>>623003
He wasn't really used as more that he sinned of his own will and God used the circumstances for His glory. One of my favorite passages on the issue is this (Origen answering objections to prayer based on the foreknowledge of God and free will):
>If our free will is in truth preserved with innumerable inclinations towards virtue or vice, towards either duty or its opposite, its future must like other things have been known by God, before coming to pass, from the world's creation and foundation; and in all things prearranged by God in accordance with what He has seen of each act of our free wills. He has with due regard to each movement of our free wills prearranged what also is at once to occur in His providence and to take place according to the train of future events. God's foreknowledge is not the cause of all future events including those that are to have their efficient cause in our freewill guided by impulse.
>Even though we should suppose God ignorant of the future, we shall not on that account be incapacitated for effecting this and willing that. Rather it ensues from His foreknowledge that our individual free wills receive adjustment to suit the universal arrangement needful for the constitution of the world.
>That being so, in His arrangement it will accordingly have been ordained somewhat after this wise: This man I will hear for the sake of the prayer that he will pray, because he will pray wisely: but that man I will not hear, either because he will be unworthy of being heard, or because his prayer will be for things neither profitable for the suppliant to receive nor becoming me to bestow: and in the case of this prayer, of some particular person, let us say, I will not hear him, but in the case of that I will.
>Should the fact of God's unerring foreknowledge of the future disquiet anyone by suggesting that things have been necessarily determined, we must tell him that it is a real part of God's fixed knowledge that a particular man will not with any fixed certainty choose the better or so desire the worse as to become incapable of a change for his good. And again I will do this for this man when he prays, as becomes me seeing that he will pray without reproach and will not be negligent in prayer: upon that man who will pray for a certain amount, I will bestow this abundantly in excess of his asking or thinking, for it becomes me to surpass him in well doing and to furnish more than he has been capable of asking.
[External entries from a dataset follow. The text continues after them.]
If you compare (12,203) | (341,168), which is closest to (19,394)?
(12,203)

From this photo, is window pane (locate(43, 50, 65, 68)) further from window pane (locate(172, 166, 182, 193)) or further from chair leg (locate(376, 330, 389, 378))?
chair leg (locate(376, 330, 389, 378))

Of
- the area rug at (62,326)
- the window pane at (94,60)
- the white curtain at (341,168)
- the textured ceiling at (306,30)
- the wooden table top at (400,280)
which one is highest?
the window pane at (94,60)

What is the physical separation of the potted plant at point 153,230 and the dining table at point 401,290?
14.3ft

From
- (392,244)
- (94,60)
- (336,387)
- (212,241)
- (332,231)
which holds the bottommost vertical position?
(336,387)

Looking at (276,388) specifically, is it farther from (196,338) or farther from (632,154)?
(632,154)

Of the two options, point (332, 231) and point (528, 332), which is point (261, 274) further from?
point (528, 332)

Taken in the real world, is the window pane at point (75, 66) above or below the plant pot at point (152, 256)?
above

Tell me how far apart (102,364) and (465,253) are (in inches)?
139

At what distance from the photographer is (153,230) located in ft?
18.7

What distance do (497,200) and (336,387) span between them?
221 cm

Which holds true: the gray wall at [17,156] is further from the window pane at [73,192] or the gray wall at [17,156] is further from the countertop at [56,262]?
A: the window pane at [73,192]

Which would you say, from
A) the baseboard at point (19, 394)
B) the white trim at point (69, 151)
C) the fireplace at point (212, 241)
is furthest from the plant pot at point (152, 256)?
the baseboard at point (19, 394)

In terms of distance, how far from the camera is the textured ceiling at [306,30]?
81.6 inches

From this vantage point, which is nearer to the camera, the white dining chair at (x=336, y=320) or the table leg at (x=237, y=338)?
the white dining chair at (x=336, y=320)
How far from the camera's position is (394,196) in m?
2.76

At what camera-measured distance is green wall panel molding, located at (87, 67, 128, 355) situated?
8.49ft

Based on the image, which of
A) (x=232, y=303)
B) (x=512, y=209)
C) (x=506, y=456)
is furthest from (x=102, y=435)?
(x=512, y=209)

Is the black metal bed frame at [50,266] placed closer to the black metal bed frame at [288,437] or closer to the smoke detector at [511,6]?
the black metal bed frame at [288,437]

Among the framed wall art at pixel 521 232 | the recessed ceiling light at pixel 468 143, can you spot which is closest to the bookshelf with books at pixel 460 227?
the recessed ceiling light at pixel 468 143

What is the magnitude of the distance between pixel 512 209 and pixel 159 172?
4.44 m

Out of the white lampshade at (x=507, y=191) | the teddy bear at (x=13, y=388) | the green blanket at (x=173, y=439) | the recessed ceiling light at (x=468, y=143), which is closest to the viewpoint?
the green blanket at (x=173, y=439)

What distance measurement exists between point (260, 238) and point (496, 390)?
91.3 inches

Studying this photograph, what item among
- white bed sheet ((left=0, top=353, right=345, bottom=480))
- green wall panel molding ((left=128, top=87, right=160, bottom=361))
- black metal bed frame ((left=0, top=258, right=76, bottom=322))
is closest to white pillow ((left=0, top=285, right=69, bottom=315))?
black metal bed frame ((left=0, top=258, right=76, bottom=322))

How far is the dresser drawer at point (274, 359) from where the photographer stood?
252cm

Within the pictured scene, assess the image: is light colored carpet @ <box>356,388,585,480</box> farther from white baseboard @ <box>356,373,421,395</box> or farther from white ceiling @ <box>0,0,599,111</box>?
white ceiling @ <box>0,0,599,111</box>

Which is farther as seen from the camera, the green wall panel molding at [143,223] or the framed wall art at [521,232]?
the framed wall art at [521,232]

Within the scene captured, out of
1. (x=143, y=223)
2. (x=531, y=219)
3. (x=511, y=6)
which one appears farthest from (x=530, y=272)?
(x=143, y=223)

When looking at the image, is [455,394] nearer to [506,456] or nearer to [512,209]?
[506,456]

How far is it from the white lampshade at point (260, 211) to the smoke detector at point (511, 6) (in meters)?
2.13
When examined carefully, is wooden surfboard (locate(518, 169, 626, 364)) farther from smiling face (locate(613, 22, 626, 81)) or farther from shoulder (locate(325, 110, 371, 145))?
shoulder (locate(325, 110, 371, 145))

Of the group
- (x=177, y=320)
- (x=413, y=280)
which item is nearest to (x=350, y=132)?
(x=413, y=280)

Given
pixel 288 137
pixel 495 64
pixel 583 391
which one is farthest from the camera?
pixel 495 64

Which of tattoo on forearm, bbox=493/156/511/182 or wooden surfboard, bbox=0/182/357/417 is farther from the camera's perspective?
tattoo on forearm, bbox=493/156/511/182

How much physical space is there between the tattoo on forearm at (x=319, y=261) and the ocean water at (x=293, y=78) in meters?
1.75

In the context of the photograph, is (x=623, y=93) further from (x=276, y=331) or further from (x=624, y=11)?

>To this other man of a particular character I will send this angel as minister, to cooperate from a certain time in his salvation and to be with him for a certain period: to that other, who will be a better man than he, that angel of higher rank than his. From this man who, after having devoted himself to the higher views will gradually relax and fall back upon the more material, I will withdraw this superior cooperator, upon whose withdrawal that duly inferior power, having found an opportunity to get at his slackness, will set upon him and when he has given himself up in readiness to sin, will incite him to these particular sins. So we may imagine the Prearranger of All saying:
>Amos will beget Josiah, who will not emulate his father's faults but will find his way leading on to virtue, and will by aid of these companions be noble and good, so that he will tear down the evilly erected altar of Jeroboam. I also know that Judas, in the sojourn of my son among the race of men, will at the first be noble and good but later turn aside and fall away to human sins so that he will rightly suffer thus for them. This foreknowledge, it may be in regard to all things, certainly in regard to Judas and other mysteries, exists in the Son of God also, who in His discernment of the evolution of the future has seen Judas and the sins to be committed by him, so that, even before Judas came into existence, He in His comprehension has said through David the words beginning "O God, keep you not silence at my praise."—Knowing as I do the future and what an influence Paul will have in the cause of religion, ere yet I set me to begin creation and found the world I will make choice of him: I will commit him from the moment of his birth to these powers that cooperate in men's salvation.
So he did do what he did, but still I have hope for him as all those impulses are relatable to the whole human experience. And the despair of sin is the most, because sometimes you feel as if God has abandoned you and forgiveness is impossible when you have such extreme remorse for your sin, that you will go to hell and accept that, so you attempt (or do) to kill yourself (out of a mix of shame and fear and guilt).